++++ Given information

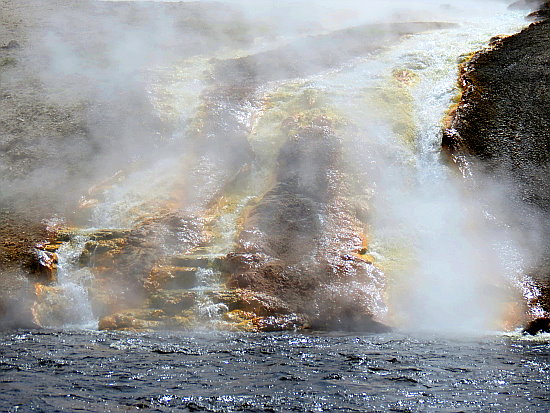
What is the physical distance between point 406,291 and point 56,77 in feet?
33.1

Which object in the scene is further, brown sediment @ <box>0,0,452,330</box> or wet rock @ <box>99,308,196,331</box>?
brown sediment @ <box>0,0,452,330</box>

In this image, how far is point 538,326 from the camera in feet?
25.1

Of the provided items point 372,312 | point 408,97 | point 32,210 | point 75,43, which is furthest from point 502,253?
point 75,43

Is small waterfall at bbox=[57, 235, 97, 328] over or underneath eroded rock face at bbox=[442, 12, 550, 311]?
underneath

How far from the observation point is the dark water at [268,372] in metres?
5.12

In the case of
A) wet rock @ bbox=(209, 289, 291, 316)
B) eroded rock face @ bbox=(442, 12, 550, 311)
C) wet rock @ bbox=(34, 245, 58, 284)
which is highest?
eroded rock face @ bbox=(442, 12, 550, 311)

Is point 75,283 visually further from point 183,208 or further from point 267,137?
point 267,137

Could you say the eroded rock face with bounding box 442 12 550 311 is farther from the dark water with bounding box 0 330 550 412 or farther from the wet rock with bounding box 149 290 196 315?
the wet rock with bounding box 149 290 196 315

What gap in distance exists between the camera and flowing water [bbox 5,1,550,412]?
532 centimetres

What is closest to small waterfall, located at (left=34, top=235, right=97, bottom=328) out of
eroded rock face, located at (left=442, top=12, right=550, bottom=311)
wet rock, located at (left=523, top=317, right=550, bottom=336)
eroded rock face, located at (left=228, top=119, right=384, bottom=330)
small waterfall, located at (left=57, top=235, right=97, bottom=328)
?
small waterfall, located at (left=57, top=235, right=97, bottom=328)

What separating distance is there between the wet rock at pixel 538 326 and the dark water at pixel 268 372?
41 cm

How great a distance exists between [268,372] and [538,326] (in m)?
3.92

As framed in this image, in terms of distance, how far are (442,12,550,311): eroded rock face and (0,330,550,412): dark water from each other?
7.76 feet

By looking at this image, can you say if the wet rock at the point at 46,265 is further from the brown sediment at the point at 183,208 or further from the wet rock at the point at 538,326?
the wet rock at the point at 538,326
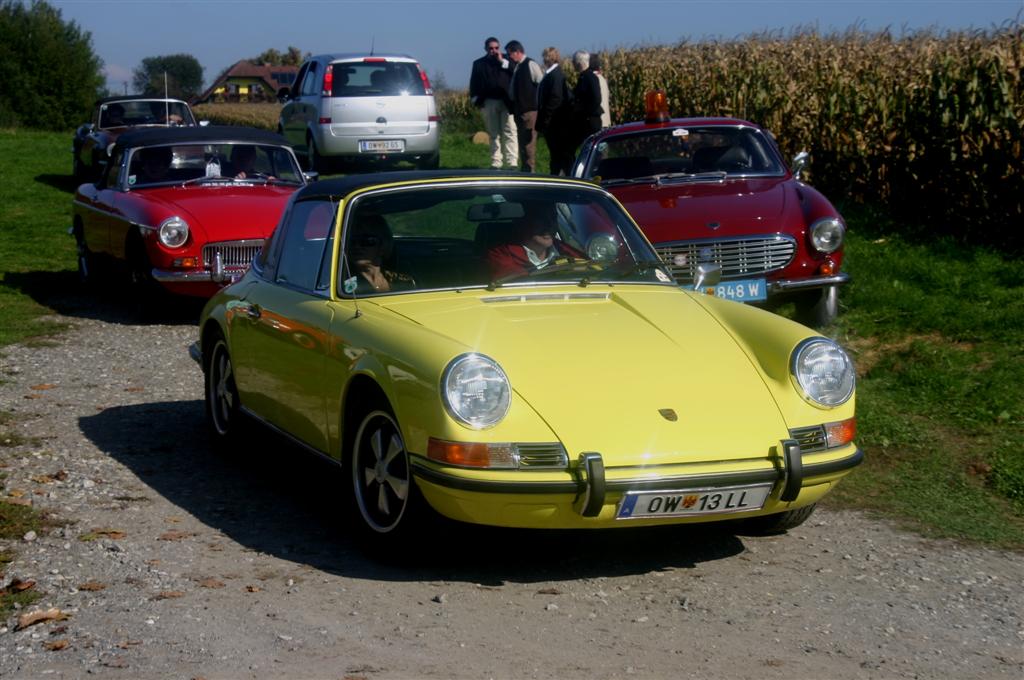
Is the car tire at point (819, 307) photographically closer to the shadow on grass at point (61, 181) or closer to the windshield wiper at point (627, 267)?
the windshield wiper at point (627, 267)

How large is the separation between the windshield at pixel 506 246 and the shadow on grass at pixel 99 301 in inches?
235

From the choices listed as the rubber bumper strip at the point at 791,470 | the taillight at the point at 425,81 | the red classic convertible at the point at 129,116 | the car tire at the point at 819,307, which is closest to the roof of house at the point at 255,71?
the red classic convertible at the point at 129,116

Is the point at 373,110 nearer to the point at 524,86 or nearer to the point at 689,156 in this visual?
the point at 524,86

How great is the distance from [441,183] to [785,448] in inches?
87.9

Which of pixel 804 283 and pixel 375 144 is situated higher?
pixel 375 144

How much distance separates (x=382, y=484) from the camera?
5.67m

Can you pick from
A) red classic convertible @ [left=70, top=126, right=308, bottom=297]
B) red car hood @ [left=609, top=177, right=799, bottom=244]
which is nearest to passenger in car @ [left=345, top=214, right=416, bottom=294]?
red car hood @ [left=609, top=177, right=799, bottom=244]

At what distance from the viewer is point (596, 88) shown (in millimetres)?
17734

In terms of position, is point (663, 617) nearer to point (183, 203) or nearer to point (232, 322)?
point (232, 322)

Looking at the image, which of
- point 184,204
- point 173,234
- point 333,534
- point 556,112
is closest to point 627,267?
point 333,534

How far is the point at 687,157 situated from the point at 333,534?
676 cm

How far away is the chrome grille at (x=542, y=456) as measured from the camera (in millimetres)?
5105

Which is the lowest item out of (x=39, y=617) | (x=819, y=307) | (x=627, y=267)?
(x=39, y=617)

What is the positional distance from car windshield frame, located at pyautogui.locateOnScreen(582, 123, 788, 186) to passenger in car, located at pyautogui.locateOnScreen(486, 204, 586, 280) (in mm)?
4755
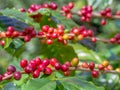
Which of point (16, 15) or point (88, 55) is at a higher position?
point (16, 15)

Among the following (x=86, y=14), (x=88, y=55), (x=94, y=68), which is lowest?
(x=88, y=55)

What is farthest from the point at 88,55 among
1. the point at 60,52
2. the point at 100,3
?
the point at 60,52

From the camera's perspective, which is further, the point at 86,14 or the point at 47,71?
the point at 86,14

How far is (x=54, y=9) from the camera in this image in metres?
1.73

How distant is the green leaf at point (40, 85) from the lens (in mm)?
1087

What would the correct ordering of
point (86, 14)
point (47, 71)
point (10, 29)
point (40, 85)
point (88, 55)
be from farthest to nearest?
point (88, 55) < point (86, 14) < point (10, 29) < point (47, 71) < point (40, 85)

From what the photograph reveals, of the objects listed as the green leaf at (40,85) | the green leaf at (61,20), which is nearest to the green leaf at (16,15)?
the green leaf at (61,20)

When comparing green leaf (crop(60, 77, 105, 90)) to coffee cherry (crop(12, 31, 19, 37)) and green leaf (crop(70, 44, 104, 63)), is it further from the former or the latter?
green leaf (crop(70, 44, 104, 63))

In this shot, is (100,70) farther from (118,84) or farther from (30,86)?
(118,84)

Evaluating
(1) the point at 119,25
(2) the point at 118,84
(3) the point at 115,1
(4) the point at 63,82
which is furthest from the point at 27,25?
(3) the point at 115,1

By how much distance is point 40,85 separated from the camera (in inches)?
43.8

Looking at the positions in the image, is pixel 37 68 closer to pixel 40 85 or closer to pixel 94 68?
pixel 40 85

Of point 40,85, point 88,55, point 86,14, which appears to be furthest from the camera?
point 88,55

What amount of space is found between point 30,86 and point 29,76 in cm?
14
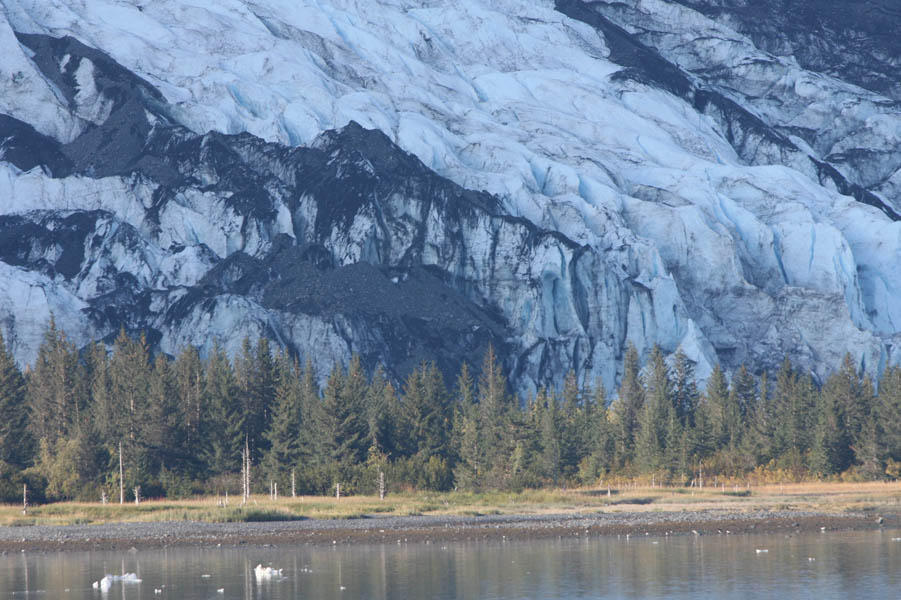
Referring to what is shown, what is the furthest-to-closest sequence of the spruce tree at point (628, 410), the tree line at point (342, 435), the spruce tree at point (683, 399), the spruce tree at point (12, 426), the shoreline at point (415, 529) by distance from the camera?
1. the spruce tree at point (683, 399)
2. the spruce tree at point (628, 410)
3. the spruce tree at point (12, 426)
4. the tree line at point (342, 435)
5. the shoreline at point (415, 529)

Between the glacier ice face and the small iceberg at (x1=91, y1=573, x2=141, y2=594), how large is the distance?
90490 mm

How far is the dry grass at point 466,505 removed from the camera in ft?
219

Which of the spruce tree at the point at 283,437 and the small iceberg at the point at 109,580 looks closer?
the small iceberg at the point at 109,580

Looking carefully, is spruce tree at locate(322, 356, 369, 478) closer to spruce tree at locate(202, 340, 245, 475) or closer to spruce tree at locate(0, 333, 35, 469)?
spruce tree at locate(202, 340, 245, 475)

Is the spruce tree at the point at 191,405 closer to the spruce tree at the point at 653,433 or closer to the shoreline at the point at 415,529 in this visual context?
the shoreline at the point at 415,529

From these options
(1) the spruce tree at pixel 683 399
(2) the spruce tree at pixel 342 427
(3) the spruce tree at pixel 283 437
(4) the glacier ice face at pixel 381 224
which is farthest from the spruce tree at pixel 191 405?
(4) the glacier ice face at pixel 381 224

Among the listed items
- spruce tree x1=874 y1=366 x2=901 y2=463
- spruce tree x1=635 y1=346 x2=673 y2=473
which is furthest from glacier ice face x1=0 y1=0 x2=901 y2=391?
spruce tree x1=874 y1=366 x2=901 y2=463

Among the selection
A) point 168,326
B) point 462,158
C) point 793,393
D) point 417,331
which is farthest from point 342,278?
point 793,393

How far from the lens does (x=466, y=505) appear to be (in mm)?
72688

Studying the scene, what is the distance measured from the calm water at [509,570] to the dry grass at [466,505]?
9484mm

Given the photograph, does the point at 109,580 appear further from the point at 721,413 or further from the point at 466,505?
the point at 721,413

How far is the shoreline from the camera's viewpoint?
194 ft

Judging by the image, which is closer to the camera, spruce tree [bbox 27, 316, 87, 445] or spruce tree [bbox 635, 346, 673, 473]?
spruce tree [bbox 27, 316, 87, 445]

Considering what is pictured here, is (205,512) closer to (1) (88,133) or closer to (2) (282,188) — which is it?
(2) (282,188)
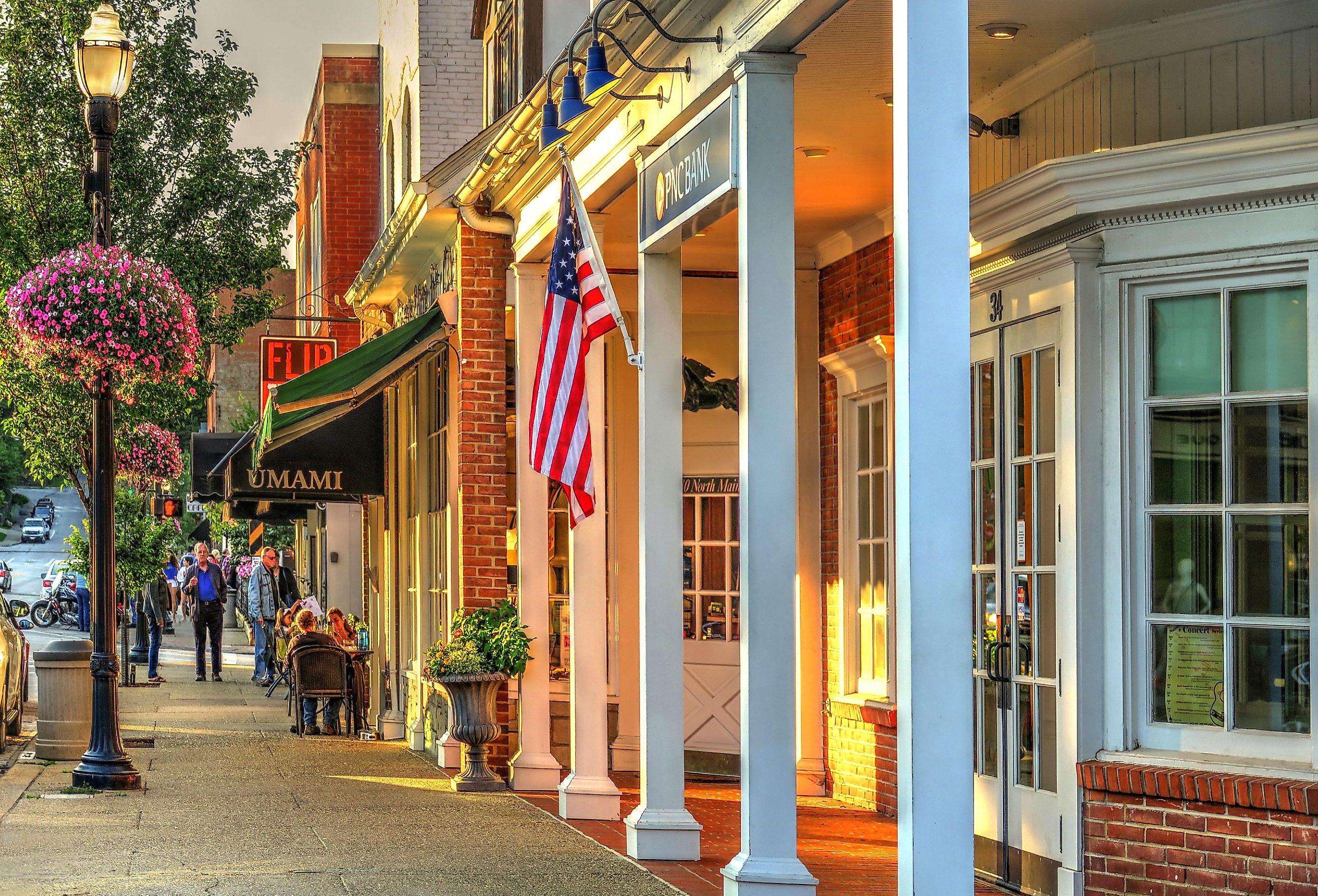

++++++++

(What you have to do)
Retype the entries above from their start through the line that contains "532 centimetres", both ends included, leaving the pictures out.

(Result below)
What is the physical distance between point 406,291 and point 56,77 in feet?
33.1

Which object in the scene is further, brown sediment @ <box>0,0,452,330</box> or wet rock @ <box>99,308,196,331</box>?
brown sediment @ <box>0,0,452,330</box>

In this image, how far is point 538,326 from the camera in feet?
25.1

Of the provided items point 372,312 | point 408,97 | point 32,210 | point 75,43, which is furthest from point 502,253?
point 75,43

Is small waterfall at bbox=[57, 235, 97, 328] over or underneath eroded rock face at bbox=[442, 12, 550, 311]?
underneath

How far from the observation point is the dark water at [268,372] in metres?
5.12

In the case of
A) wet rock @ bbox=(209, 289, 291, 316)
B) eroded rock face @ bbox=(442, 12, 550, 311)
C) wet rock @ bbox=(34, 245, 58, 284)
which is highest?
eroded rock face @ bbox=(442, 12, 550, 311)

Is point 75,283 visually further from point 183,208 or further from point 267,137?
point 267,137

Could you say the eroded rock face with bounding box 442 12 550 311 is farther from the dark water with bounding box 0 330 550 412 or farther from the wet rock with bounding box 149 290 196 315?
the wet rock with bounding box 149 290 196 315

What gap in distance exists between the camera and flowing water [bbox 5,1,550,412]?
532 centimetres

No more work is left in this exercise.